Episode 148 - Dr. Erin Kelly: Workplace Violence and Staff Well-Being: Everyday Hassles and Acute Crises
Monday, August 04, 2014, 8:16:42 AM
While working at an inpatient psychiatric facility early in her career, Dr. Erin Kelly became interested in workplace violence, struck by the tension of maintaining staff and patient safety. She also developed an appreciation of the importance of building relationships with patients and other staff in such a challenging environment. In this episode, Dr. Kelly discusses her research on the impact of workplace violence on staff at a large psychiatric hospital. Dr. Kelly suggests a number of strategies to ameliorate staff conflict as one method of reducing staff-patient conflict. She also makes suggestions for the individual clinicians working in settings with elevated levels of conflict.

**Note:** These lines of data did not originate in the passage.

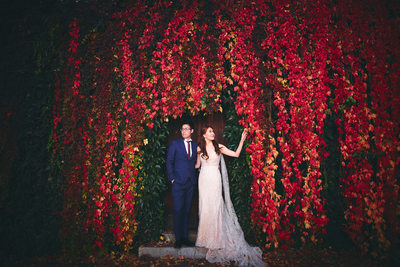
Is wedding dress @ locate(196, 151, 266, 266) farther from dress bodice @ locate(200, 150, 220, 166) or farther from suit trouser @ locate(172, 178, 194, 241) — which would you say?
suit trouser @ locate(172, 178, 194, 241)

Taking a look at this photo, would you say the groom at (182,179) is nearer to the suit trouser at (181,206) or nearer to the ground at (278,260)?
the suit trouser at (181,206)

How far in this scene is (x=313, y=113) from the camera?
373 centimetres

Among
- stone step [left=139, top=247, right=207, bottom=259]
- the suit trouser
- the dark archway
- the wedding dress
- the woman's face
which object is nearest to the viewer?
the wedding dress

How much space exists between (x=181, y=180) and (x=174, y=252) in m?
1.30

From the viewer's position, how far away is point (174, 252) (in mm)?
3734

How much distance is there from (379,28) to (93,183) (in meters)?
5.94

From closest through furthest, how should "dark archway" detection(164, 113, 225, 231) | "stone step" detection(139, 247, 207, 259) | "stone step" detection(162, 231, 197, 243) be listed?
"stone step" detection(139, 247, 207, 259) → "stone step" detection(162, 231, 197, 243) → "dark archway" detection(164, 113, 225, 231)

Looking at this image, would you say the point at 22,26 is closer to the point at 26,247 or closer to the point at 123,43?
the point at 123,43

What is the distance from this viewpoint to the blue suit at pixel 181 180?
3.78 meters

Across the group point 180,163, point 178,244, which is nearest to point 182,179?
point 180,163

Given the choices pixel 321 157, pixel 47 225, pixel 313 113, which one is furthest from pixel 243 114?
pixel 47 225

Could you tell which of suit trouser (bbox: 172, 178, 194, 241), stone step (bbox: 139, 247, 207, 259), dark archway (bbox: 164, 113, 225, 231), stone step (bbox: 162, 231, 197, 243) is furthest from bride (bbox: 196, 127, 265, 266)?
dark archway (bbox: 164, 113, 225, 231)

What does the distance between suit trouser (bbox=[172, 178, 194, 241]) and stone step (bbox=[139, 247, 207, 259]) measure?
210 millimetres

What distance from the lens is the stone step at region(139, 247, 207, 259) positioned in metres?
3.68
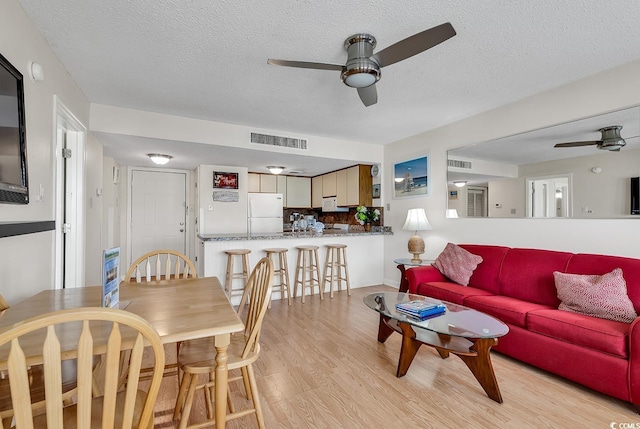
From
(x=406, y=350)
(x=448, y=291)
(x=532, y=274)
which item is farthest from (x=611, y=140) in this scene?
(x=406, y=350)

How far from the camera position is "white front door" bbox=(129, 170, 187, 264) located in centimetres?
556

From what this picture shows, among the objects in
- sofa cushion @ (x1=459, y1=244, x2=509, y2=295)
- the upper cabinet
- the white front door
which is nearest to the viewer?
sofa cushion @ (x1=459, y1=244, x2=509, y2=295)

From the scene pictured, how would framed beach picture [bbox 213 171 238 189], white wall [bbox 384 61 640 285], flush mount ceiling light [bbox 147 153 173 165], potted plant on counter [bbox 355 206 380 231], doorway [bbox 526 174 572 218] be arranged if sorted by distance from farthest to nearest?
framed beach picture [bbox 213 171 238 189]
potted plant on counter [bbox 355 206 380 231]
flush mount ceiling light [bbox 147 153 173 165]
doorway [bbox 526 174 572 218]
white wall [bbox 384 61 640 285]

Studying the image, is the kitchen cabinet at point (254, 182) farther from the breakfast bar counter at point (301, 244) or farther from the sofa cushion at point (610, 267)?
the sofa cushion at point (610, 267)

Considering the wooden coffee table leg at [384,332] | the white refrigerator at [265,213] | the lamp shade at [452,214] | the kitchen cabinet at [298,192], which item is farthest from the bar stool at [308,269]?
the kitchen cabinet at [298,192]

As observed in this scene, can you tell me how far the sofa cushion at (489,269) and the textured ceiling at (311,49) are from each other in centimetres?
154

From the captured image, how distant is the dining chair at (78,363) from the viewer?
2.60ft

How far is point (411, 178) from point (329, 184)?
2.04 meters

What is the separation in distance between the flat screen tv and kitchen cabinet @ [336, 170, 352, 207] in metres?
4.41

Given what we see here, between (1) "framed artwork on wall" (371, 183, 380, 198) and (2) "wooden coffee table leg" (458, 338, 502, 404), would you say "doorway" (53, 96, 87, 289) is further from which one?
(1) "framed artwork on wall" (371, 183, 380, 198)

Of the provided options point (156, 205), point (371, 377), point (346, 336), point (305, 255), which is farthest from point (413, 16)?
point (156, 205)

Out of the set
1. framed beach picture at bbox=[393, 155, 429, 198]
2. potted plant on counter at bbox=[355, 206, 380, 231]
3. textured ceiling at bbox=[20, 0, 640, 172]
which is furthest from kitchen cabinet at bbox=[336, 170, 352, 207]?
textured ceiling at bbox=[20, 0, 640, 172]

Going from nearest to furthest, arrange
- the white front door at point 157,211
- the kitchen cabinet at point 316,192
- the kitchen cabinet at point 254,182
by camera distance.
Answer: the white front door at point 157,211, the kitchen cabinet at point 254,182, the kitchen cabinet at point 316,192

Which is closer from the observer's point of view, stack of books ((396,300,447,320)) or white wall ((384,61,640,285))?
stack of books ((396,300,447,320))
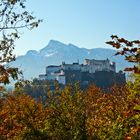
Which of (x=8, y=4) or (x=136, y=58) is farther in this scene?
(x=8, y=4)

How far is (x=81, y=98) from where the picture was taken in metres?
20.5

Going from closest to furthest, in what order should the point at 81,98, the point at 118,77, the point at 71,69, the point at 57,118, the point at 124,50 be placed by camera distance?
1. the point at 124,50
2. the point at 57,118
3. the point at 81,98
4. the point at 118,77
5. the point at 71,69

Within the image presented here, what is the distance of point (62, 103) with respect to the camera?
67.3 ft

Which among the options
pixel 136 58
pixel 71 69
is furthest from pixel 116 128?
pixel 71 69

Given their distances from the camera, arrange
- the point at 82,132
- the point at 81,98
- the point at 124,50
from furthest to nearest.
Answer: the point at 81,98 < the point at 82,132 < the point at 124,50

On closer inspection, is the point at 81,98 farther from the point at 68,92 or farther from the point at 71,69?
the point at 71,69

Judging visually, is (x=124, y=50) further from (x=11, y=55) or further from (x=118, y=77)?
(x=118, y=77)

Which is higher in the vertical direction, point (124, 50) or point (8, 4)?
point (8, 4)

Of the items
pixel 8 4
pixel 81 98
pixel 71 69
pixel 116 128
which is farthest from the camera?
pixel 71 69

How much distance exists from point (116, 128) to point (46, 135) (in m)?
4.65

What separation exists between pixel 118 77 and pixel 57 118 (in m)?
153

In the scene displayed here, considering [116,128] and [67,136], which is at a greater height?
[116,128]

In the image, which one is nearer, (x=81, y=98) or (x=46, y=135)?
(x=46, y=135)

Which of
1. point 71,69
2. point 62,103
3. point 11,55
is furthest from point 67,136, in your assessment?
point 71,69
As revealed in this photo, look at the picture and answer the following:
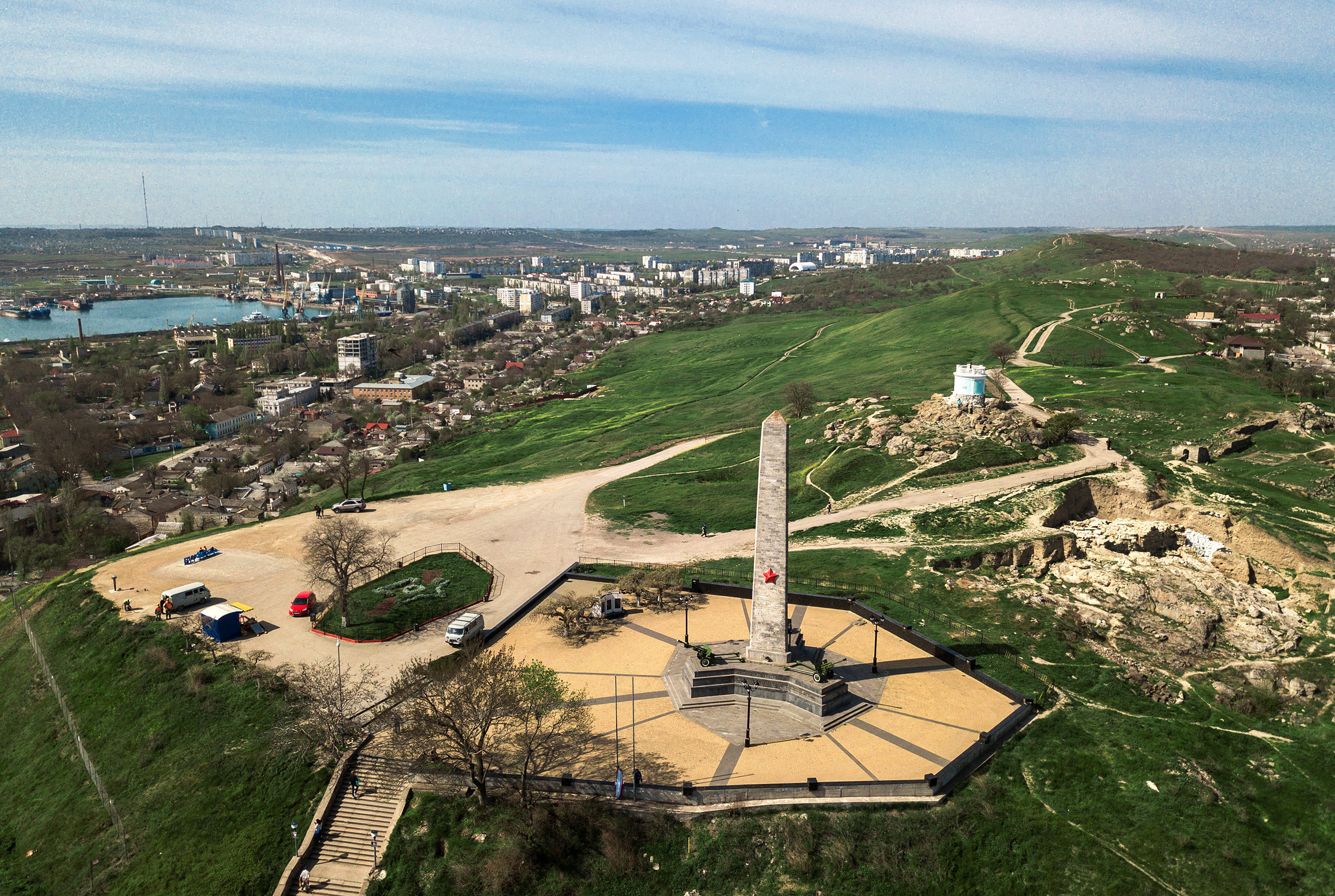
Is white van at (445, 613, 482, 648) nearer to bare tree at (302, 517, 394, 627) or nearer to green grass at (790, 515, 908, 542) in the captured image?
bare tree at (302, 517, 394, 627)

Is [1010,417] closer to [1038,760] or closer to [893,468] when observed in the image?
[893,468]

great podcast on workplace violence, Wednesday, December 02, 2015
By Robyn :
This podcast helped me better understand the issue and extent of workplace violence. As the podcast mentioned, a survey of one thousand social workers found that nearly 86% experienced psychological aggression and over 30% experienced physical assault. Dr. Kelly’s comments resonated with me, and she provided strategies for prevention that make sense and will be useful to me. As an MSW student, I am interested in this issue because my field placement agency deals with many conflict situations with clients in group homes. In the past, I worked at animal sanctuaries where I could be physically attacked and increasing worker safety became something personally important to me.
Dr. Kelly mentions that giving staff more autonomy and control over their work was an important measure. This seems essential. However, when violent interactions occur, it seems like management could react by exerting more control. I would like to learn more about ways social work agencies have at created greater worker autonomy.
I appreciated Dr. Kelly’s comments on navigating the tension of maintaining a secure unit for staff that still respects patients’ rights. Along with this, there is the difficultly of remaining on guard while building relationships with patients. Dr. Kelly’s research showed me how this tension can impact the staff and client relationship. The research on worker reactivity was fascinating; I did expect that result she found of greater risk for being assaulted among the less reactive staff.
Another important area Dr. Kelly focused on was the way staff conflict increased patient conflict, and how building better staff relationships could be a protective factor against workplace violence. This podcast has incredibly valuable information for social workers given the seriousness and extent of the problem.